| Il compito |
Riassumi in due frasi il testo sul caso Khashoggi riportato qui sotto.

| Testo fornito |
►
Messo fronte all’evidenza Donald Trump riconosce a mezza bocca che il giornalista saudita Jamal Khashoggi è stato assassinato in Turchia e che tutti gli indizi sui responsabili della sua morte portano a un unico indirizzo, quello di Mohammed bin Salman, il potente giovane erede al trono saudita che il presidente americano tratta quasi come un amico di famiglia. D’altronde con quello che sta venendo fuori dalle indagini è impossibile per Trump fare il garantista e ad assicurare la “presunzione di innocenza” agli alleati sauditi. Ora il tycoon, sotto pressione negli Usa dove il brutale omicidio del giornalista dissidente, editorialista del Washington Post, è sempre sulle prime pagine e se ne discute stanze del Congresso, minaccia «conseguenze molto gravi» se sarà provato il coinvolgimento della casa reale saudita. Il caso inoltre pesa sulle imminenti elezioni mid-term.

Sulla gravità delle «conseguenze» i dubbi restano sono forti. Sul tavolo ci sono contratti per molte decine di miliardi di dollari per l’acquisto di armi americane da parte di Riyadh. E i Saud con l’annuncio anche solo di una leggera riduzione delle loro esportazioni petrolifere in un attimo farebbero salire alle stelle il prezzo del greggio. Più di un analista prevede che le eventuali sanzioni Usa andranno poco oltre la rinuncia del Segretario al Tesoro Steven Mnuchin a partecipare martedì alla “Davos del Deserto”, la mega conferenza per gli investimenti in Arabia saudita voluta da Mohammed bin Salman, decimata dalle defezioni. Secondo il New York Times su richiesta americana Riyadh sarebbe pronta a sacrificare un alto ufficiale di intelligente, il generale Ahmed al-Assiri, uomo di punta dei servizi e consigliere della Corona. Butta acqua sul fuoco il Segretario di stato Mike Pompeo: da un lato sostiene che l’erede al trono saudita sta mettendo a rischio la sua credibilità come futuro leader e dall’altro afferma che i sauditi fanno ancora in tempo a presentare i risultati di una indagine seria sulla morte di Khashoggi. In poche parole esistono i margini per trovare una soluzione “accettabile” per tutti.
◄
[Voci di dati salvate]
►
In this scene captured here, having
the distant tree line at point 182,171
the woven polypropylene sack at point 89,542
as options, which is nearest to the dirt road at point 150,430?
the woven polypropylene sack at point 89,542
◄
| Risultato del compito |
Donald Trump riconosce che il giornalista saudita Jamal Khashoggi è stato assassinato in Turchia, con indizi che portano a Mohammed bin Salman, e minaccia «conseguenze molto gravi» se sarà provato il coinvolgimento della casa reale saudita. Su tali conseguenze restano forti dubbi, visti i contratti per decine di miliardi di dollari in armi americane e il peso delle esportazioni petrolifere saudite, mentre Mike Pompeo afferma che i sauditi sono ancora in tempo a presentare un'indagine seria.